With that realization, Watson knew Sage wouldn’t be “healed” of her grief by the end of the book as the author originally intended. As she went on tour for All the Blues in the Sky, she met readers who wanted to share their grief but also support her in hers.

“I just wanted to be honest with young people,” she said. “I really tried to honor that they can handle it, because they are handling it right. They are actually grieving. A lot of our young people have lost grandparents or siblings or classmates, but also they’ve moved, or their parents are divorced, or they are afraid about what’s happening with immigration.

“There’s all kinds of loss that’s happening, and sometimes it’s hard and heavy. I just wanted to acknowledge that and give them the permission to feel all of it.”

[READ: ‘All the Blues in the Sky’ by Renée Watson Wins Newbery; ‘Fireworks’ Illustrated by Cátia Chien Earns Caldecott at 2026 Youth Media Awards]

Watson is particularly proud to have her first novel in verse get this kind of recognition, she said.

“I am a poet at heart, and I’ve always wanted to do a novel in verse,” said Watson, who added that she was trying to push herself as a writer. “I felt that this particular story— because grief is such a heavy emotion—I wanted the book to have space on the page where young people could pause, take a breath, and not be weighed down by so many words…. Poetry just felt like the right medium for a story about a grieving character.”

The choice of format resonated exactly as she had hoped.

The 2026 Newbery committee.
Photo courtesy of Ramona Caponegro

“The novel in verse form and the accompanying white space on the pages made room for all the emotions that accompany loss, creating a close, vulnerable space for the main character Sage and the readers,” said Newbery committee chair Ramona Caponegro.

The book documents grief and its varied emotions, along with the sometimes difficult-to-understand truth that it can be felt at the same time as joy and celebration.

“Life is hard and amazing, so let’s talk about it,” said Watson.

[READ: SLJ Reviews the John Newbery Medalist ‘All the Blues in the Sky’ and Honor Books | ALA Youth Media Awards 2026]

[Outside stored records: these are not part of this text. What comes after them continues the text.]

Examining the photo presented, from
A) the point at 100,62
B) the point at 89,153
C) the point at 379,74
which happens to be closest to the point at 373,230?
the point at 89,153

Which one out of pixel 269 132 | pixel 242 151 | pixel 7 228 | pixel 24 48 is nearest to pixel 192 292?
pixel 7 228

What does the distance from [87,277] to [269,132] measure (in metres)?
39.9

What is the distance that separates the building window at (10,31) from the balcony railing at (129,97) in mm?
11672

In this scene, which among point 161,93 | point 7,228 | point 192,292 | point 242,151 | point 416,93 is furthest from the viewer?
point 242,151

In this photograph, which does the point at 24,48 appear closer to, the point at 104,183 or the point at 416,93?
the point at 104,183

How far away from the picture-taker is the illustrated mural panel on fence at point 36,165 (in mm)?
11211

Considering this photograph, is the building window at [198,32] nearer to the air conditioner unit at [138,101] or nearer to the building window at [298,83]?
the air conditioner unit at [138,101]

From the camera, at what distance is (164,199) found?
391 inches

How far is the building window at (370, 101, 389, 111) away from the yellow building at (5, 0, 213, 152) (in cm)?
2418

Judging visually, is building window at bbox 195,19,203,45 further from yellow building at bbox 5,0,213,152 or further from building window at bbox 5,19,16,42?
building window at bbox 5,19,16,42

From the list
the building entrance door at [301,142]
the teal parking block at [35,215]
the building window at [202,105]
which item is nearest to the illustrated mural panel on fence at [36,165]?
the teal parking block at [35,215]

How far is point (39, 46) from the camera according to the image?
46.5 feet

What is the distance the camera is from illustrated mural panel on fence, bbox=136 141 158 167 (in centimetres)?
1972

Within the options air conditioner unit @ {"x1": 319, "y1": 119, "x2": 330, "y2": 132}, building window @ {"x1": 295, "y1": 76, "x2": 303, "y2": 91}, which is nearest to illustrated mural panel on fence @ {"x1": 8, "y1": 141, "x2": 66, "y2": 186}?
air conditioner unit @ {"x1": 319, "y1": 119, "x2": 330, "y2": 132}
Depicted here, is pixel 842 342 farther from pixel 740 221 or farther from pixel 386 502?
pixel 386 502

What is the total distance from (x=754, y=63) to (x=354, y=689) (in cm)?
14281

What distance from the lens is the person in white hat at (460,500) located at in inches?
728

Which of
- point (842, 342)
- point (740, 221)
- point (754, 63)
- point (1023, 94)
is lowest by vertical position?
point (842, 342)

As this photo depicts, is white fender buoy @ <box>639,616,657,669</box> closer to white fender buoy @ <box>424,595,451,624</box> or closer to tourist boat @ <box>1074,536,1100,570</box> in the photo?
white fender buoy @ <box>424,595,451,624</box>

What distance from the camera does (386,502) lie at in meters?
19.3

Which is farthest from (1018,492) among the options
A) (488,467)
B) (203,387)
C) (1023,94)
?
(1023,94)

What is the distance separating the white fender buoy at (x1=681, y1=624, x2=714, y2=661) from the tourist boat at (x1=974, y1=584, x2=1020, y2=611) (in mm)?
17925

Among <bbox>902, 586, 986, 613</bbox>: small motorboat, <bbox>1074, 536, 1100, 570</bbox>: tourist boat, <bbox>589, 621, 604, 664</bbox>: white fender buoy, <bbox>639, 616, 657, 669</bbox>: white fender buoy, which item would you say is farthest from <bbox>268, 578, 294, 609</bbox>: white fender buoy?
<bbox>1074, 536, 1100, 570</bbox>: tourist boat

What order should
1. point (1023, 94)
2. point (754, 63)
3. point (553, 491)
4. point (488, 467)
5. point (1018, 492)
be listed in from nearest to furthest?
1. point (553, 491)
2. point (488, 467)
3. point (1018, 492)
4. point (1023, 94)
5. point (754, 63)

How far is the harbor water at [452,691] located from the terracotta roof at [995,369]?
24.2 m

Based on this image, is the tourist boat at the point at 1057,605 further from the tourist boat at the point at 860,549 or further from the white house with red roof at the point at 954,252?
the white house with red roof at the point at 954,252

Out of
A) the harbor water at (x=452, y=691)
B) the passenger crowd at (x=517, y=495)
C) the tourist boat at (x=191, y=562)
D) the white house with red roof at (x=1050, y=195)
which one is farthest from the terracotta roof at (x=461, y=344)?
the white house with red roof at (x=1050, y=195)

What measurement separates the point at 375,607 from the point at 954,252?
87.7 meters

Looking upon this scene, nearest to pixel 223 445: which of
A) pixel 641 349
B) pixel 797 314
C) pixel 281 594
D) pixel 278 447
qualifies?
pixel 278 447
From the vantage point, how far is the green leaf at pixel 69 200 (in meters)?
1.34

On Monday afternoon, she fielded texts and calls from friends celebrating her Newbery recognition. She will wait for the New York City sidewalks and streets to be safer and cleared of the recent snowstorm, but she will not ignore the achievement.

“We’re going to toast and celebrate,” she said. “Because of how much grief I have had, it is very, very important to me to take the time to celebrate any small joys [and] any big joys. I am very intentional about that—relentless with making sure we pause to say this happened and we can’t just move past it. We will celebrate at some point this week when the snow melts away, and I get to hug them in real life.”